Consegna e requisiti = Estrai per intero, senza alcuna modifica, il brano sul governo del centro-sinistra.

Brano proposto =
Ora che dispone di una maggioranza, per quanto risicata, il centro-sinistra deve provare a governare. «Provare»: perché nessuno può nascondersi le gravissime difficoltà legate alla natura della coalizione che il voto ha premiato, ridimensionando però i moderati e accentuando il peso delle ali estreme, dalla sinistra rosso-verde a Di Pietro. L’analisi dei prodiani più convinti, secondo i quali la maggioranza trasformerà la debolezza numerica in forza politica, essendo costretta a restare compatta per sopravvivere, sconta l’ottimismo che accompagna il successo. Ma non esistono alternative.

Da una parte, lo impongono le regole della democrazia: lo schieramento guidato da Prodi, anche se ha ottenuto una vittoria politicamente debole, perché gracile è il consenso che lo sostiene, supera comunque il centro-destra, pur arricchito dei voti che gli sono stati improvvidamente regalati con le dichiarazioni sulla tassazione dei Bot e sull’imposta di successione. Dall’altra, lo pretende lo stato del Paese: al termine di una campagna logorante, che ha reso ancor più lontana perfino la percezione dei problemi strutturali del sistema Italia - dal debito pubblico alla qualità dell’amministrazione, dalla crescita economica al ruolo nella società globalizzata - non si può indugiare oltre nell’affrontare i problemi. Tocca al centro-sinistra dimostrare che è in grado di risolverli.

Dati forniti =
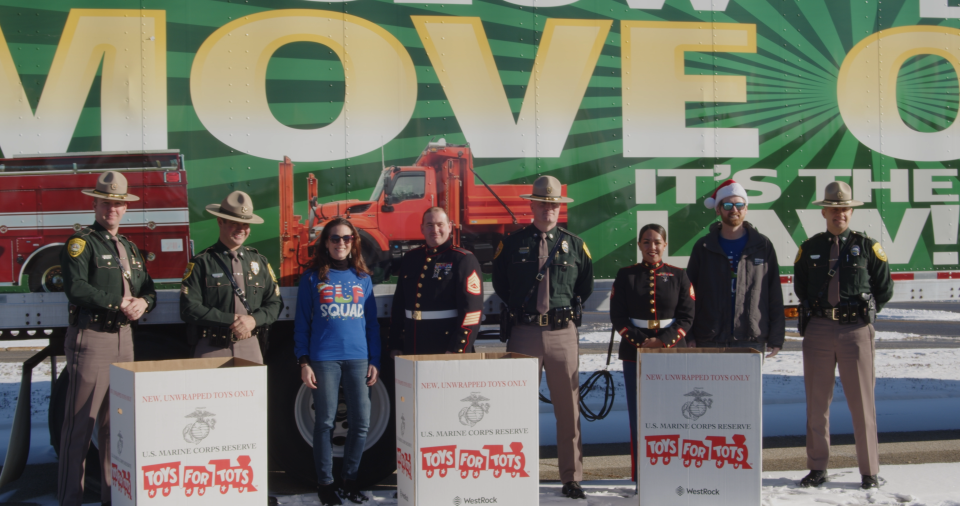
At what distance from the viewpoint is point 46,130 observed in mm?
4000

Risposta all'esercizio =
Ora che dispone di una maggioranza, per quanto risicata, il centro-sinistra deve provare a governare. «Provare»: perché nessuno può nascondersi le gravissime difficoltà legate alla natura della coalizione che il voto ha premiato, ridimensionando però i moderati e accentuando il peso delle ali estreme, dalla sinistra rosso-verde a Di Pietro. L’analisi dei prodiani più convinti, secondo i quali la maggioranza trasformerà la debolezza numerica in forza politica, essendo costretta a restare compatta per sopravvivere, sconta l’ottimismo che accompagna il successo. Ma non esistono alternative.

Da una parte, lo impongono le regole della democrazia: lo schieramento guidato da Prodi, anche se ha ottenuto una vittoria politicamente debole, perché gracile è il consenso che lo sostiene, supera comunque il centro-destra, pur arricchito dei voti che gli sono stati improvvidamente regalati con le dichiarazioni sulla tassazione dei Bot e sull’imposta di successione. Dall’altra, lo pretende lo stato del Paese: al termine di una campagna logorante, che ha reso ancor più lontana perfino la percezione dei problemi strutturali del sistema Italia - dal debito pubblico alla qualità dell’amministrazione, dalla crescita economica al ruolo nella società globalizzata - non si può indugiare oltre nell’affrontare i problemi. Tocca al centro-sinistra dimostrare che è in grado di risolverli.